Earlier in March, the Parking Places (Amendment) Bill was tabled to tackle the indiscriminate parking of about 100,000 shared bicycles around the country. Operators such as oBike, ofo, Mobike and more would have to apply for a license by the LTA to regulate bike fleet sizes, use geofencing technology and remove illegally parked bicycles within a stipulated period of time.
Bike-sharing operators would also have to pay LTA a license fee and be liable to fines of up to S$100,000 for each instance of non-compliance.
Clearly, this didn’t sit well with oBike — the local startup that was the first to launch a dock-less bicycle sharing service here in April last year. Current oBike users can still use its services in other cities where the firm operates, including Malaysia, Taiwan, Hong Kong, Germany, UK and more.
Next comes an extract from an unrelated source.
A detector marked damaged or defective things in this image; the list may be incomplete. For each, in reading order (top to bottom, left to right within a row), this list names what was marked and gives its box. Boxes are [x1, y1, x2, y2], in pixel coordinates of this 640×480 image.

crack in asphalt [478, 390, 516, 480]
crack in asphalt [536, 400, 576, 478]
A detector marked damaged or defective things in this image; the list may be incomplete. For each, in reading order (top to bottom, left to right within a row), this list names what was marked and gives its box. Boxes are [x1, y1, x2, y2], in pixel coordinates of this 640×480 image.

oBike is also no longer listed on the GrabCycle marketplace app. On their end, a Grab spokesman stated that they will no longer be able to offer oBike’s bicycles on the GrabCycle marketplace as the bike-sharing firm does not have the appropriate license to operate in Singapore.
This wouldn’t be the first time oBike called it quits. The company pulled out of Melbourne amidst tough rules implemented to prevent shared bikes from being abandoned — rules that were administered after hundreds of its two-wheelers were ditched indiscriminately across the city. A total of 76 oBike bicycles had to be retrieved from the bottom of the Yarra River back in April.
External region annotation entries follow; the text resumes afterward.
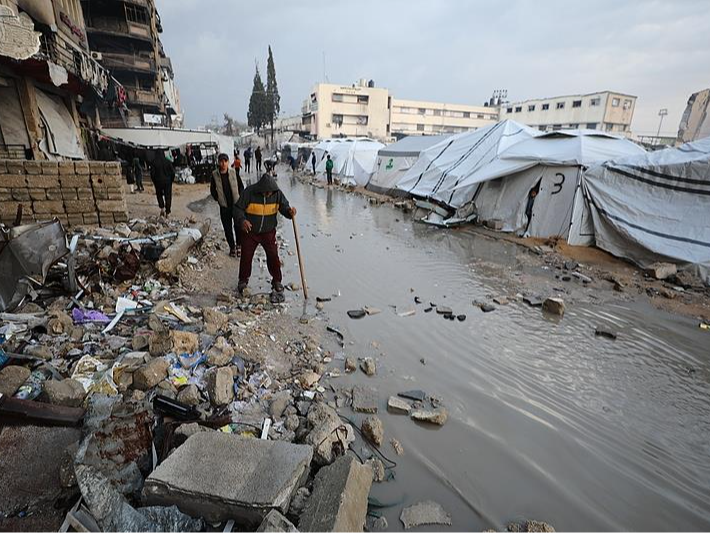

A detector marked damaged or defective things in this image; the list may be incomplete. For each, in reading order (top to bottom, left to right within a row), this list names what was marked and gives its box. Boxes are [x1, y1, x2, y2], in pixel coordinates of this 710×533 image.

broken concrete slab [350, 384, 378, 414]
broken concrete slab [143, 430, 312, 520]
broken concrete slab [298, 454, 376, 532]
broken concrete slab [256, 510, 300, 528]
broken concrete slab [400, 498, 450, 528]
That leaves a couple of questions unanswered. Who will be in charge of picking up all the forsaken oBike bicycles across the city? According to this Business Times report from last year, the firm’s fleet size is in the “tens of thousands”. If the company has called it a day, who’ll be in charge of picking up the leftovers?
But more importantly, what’s going to happen to the $49 deposit we made to use their bike-sharing services? The deposit was required to use oBike “to ensure user’s responsibility while using (their) service” — a deposit that is refundable “in the event the user decides not to continue with (their) service”. Refunds would take 14 working days, according to oBike’s FAQ section, which also assured that the company will immediately look into cases if users don’t receive them after 30 working days.
In the wake of oBike’s exit, users are finding it really, really hard to start the refunding process.
great the deposit page for obike cant even be loaded. bloody scammers
— Darren Tan (@darrentan_) June 25, 2018
obike’s refund deposit button mysteriously disappeared. GG
— how! (@howzh) June 25, 2018
So obike is gonna cease operations in Singapore without returning us our deposit? 🙃🙃🙃🙃
— Izzati (@superduperweird) June 25, 2018
Looks like I can kiss my $49 #oBike deposit goodbye as their damn app got issues with issuing the refund!
— Taz (@tashabakar) June 25, 2018
The issues with refunds became such a huge thing (understandable, considering that it’s nearly $50) that an actual petition on Change.org was launched today.
Perhaps users should have acted quicker. A Reddit user raised some alarm earlier this month about oBike having “secretly converting” deposits in idle accounts (without explicit user permission) into a membership subscription that allows members to get unlimited rides for 1,095 days across all countries where it operates. Other users reported that refunds will take months to process.
And that was when oBike still was operating here. Now with no business stake left in Singapore, users might very well not see their $49 anymore. We’ve contacted oBike for their comments on the matter.
Editor’s Note: Article updated to include Grab’s statement on GrabCycle.